News
Whitsunday Cross-Community Service
Whitsunday Cross-Community Service
On Sunday afternoon 23rd May, the Day of Pentecost, people from across the
diocese of Clogher came to Clones for the annual Cross-community Service
when we gather to receive together the Holy Spirit. Bishop Joseph Duffy explained
in his address that Clones is understood to have begun as a monastic settlement
around 500 AD when St Tighernach founded his monastery. This grew to be the
most significant monastery in Monaghan for many centuries. From a later period,
the tenth century, we derive the Round Tower and the Cross, the latter of
which now stands in The Diamond.
Bishop Michael Jackson drew attention to Pentecost as a Jewish Harvest Festival
where those who gathered in Jerusalem celebrated the giving of the Torah
which is the significant point of definition for the Jewish people. He explored
how, in light of the Scriptural text which lies at the heart of the Christians’ celebration
of Pentecost, that is, Acts chapter 2, Pentecost is also a point of definition,
but differently.

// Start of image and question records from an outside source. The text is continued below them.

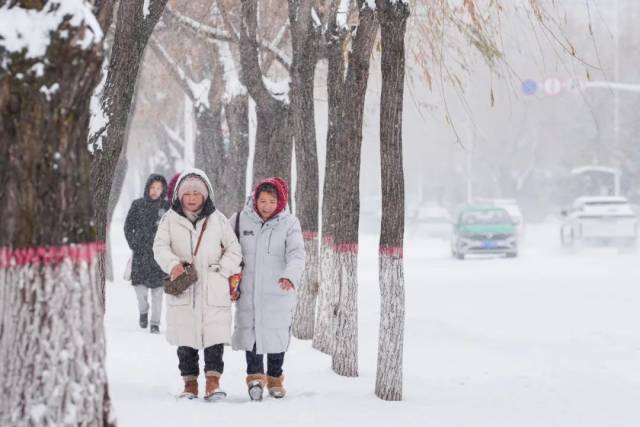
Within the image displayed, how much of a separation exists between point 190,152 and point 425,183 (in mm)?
55765

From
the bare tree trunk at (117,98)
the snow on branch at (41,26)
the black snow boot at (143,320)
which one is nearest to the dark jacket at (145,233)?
the black snow boot at (143,320)

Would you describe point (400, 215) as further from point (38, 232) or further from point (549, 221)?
point (549, 221)

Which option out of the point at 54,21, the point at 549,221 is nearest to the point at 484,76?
the point at 549,221

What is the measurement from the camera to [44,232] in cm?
416

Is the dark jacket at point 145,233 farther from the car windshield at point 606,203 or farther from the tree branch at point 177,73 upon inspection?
the car windshield at point 606,203

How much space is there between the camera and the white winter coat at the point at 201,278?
7465 mm

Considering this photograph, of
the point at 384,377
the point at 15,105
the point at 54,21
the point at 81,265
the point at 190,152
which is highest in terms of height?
the point at 190,152

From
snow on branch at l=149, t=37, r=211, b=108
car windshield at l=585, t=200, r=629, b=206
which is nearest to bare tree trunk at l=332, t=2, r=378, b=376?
snow on branch at l=149, t=37, r=211, b=108

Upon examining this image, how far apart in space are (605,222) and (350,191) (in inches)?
965

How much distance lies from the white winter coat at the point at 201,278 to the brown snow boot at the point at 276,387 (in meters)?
0.61

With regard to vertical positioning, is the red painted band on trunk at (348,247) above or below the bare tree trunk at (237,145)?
below

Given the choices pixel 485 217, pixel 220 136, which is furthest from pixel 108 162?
pixel 485 217

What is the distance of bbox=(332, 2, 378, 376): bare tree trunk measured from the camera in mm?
9375

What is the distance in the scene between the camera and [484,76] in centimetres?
6075
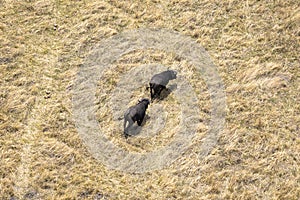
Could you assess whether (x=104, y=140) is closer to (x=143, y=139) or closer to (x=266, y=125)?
(x=143, y=139)

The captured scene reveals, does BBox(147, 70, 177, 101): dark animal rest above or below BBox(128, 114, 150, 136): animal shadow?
above

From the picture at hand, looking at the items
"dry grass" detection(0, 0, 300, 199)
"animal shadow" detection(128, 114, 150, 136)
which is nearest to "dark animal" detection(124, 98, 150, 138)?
"animal shadow" detection(128, 114, 150, 136)

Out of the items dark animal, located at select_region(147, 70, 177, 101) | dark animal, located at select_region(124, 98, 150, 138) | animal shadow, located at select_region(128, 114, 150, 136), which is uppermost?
dark animal, located at select_region(147, 70, 177, 101)

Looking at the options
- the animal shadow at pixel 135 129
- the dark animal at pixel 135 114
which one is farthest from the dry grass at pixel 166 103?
the dark animal at pixel 135 114

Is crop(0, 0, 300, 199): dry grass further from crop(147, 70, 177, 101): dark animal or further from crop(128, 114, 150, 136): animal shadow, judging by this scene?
crop(147, 70, 177, 101): dark animal

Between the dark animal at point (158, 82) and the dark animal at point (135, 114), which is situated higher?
the dark animal at point (158, 82)

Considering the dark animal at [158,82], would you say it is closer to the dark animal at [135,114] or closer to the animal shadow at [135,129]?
the dark animal at [135,114]
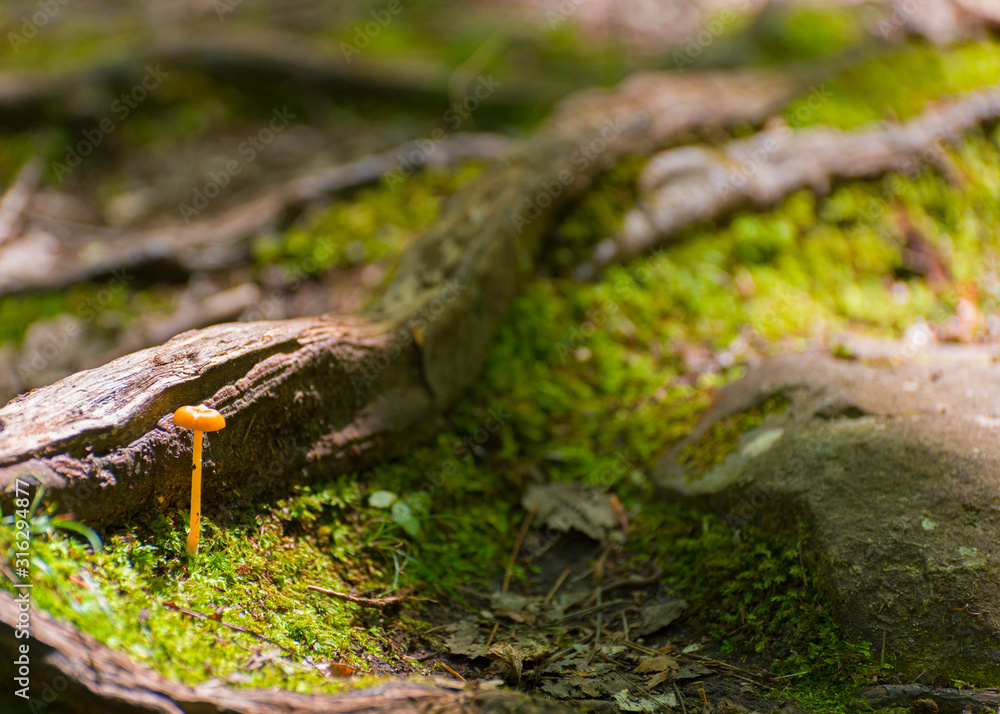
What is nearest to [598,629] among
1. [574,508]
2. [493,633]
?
[493,633]

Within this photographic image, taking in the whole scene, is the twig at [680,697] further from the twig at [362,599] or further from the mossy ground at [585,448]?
the twig at [362,599]

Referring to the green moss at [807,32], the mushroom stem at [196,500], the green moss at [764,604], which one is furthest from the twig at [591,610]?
the green moss at [807,32]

It does not supersede the Torah but gives voice to core
values in Christian identity: the outpouring of the Spirit of God inspiring
individuals within communities and inspiring whole nations; gathering and
disseminating in terms of worship and mission as the heartbeat of Christianity;
old and young, women and men, slaves and free without distinction prophesying,
dreaming and envisioning; the courage to stand up when being diminished for
articulating one’s faith.
Bishop Noel Treanor explored particularly the imperative to justice embedded
in the narratives of creation. He spoke of the difficulties in discerning
and holding fast to this connection, not least in respecting the earth as
a spiritual ecology. Mission, he also argued, remains an essential vector
of justice properly understood in this way. Bishop Treanor, bishop of Down
and Connor, is a native of County Monaghan and of Clogher Diocese. Monsignor
Liam MacDaid, Bishop Duffy’s successor, also was present as were the
clergy of Clones. Tea was served to everyone afterwards in The Protestant
Hall.
Revd Helene Steed, Rector of Clones; Bishop Joseph Duffy, Bishop Michael
Jackson, Bishop Noel Treanor; and Canon Larry Duffy, Parish Priest of Clones.